[[ RECORD EXCERPTS, beginning ]]
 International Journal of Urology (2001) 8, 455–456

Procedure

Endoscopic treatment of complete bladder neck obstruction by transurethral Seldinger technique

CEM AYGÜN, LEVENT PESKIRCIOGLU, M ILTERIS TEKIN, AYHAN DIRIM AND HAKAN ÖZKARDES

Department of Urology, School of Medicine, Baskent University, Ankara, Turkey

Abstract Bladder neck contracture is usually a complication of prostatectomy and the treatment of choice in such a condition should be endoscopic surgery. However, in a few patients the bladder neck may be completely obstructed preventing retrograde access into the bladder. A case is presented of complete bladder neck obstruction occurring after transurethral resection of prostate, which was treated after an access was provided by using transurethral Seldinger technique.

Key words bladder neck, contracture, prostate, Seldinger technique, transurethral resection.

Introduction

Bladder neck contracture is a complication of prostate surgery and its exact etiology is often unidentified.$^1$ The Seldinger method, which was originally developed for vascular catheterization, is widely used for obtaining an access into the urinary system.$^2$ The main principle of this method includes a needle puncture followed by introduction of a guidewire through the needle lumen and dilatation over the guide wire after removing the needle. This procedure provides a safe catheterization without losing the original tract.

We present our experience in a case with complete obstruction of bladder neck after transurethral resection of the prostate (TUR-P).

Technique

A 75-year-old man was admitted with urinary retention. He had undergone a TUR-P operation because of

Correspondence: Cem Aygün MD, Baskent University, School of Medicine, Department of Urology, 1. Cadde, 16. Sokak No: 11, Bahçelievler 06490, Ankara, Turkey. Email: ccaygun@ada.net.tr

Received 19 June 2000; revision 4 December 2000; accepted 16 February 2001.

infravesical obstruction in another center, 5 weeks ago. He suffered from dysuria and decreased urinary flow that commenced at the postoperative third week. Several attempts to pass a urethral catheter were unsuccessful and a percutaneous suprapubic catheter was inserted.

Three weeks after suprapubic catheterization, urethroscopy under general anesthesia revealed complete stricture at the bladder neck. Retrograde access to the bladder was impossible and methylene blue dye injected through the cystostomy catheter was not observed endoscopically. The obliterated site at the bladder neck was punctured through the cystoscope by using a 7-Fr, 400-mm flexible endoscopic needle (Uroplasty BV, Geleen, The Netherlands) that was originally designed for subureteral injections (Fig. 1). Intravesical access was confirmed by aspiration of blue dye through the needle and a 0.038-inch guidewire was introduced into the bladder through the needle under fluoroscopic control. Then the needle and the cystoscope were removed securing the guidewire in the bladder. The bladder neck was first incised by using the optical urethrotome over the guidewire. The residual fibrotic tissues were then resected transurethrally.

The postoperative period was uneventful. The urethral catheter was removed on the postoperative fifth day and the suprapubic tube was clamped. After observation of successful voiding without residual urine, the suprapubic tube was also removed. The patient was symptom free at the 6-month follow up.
[[ RECORD EXCERPTS, end ]]
> **TASK BRIEF**
Find every line in the records that uses the string "Department", then copy it.

> **RESPONSE**
Department of Urology, School of Medicine, Baskent University, Ankara, Turkey
Correspondence: Cem Aygün MD, Baskent University, School of Medicine, Department of Urology, 1. Cadde, 16. Sokak No: 11, Bahçelievler 06490, Ankara, Turkey. Email: ccaygun@ada.net.tr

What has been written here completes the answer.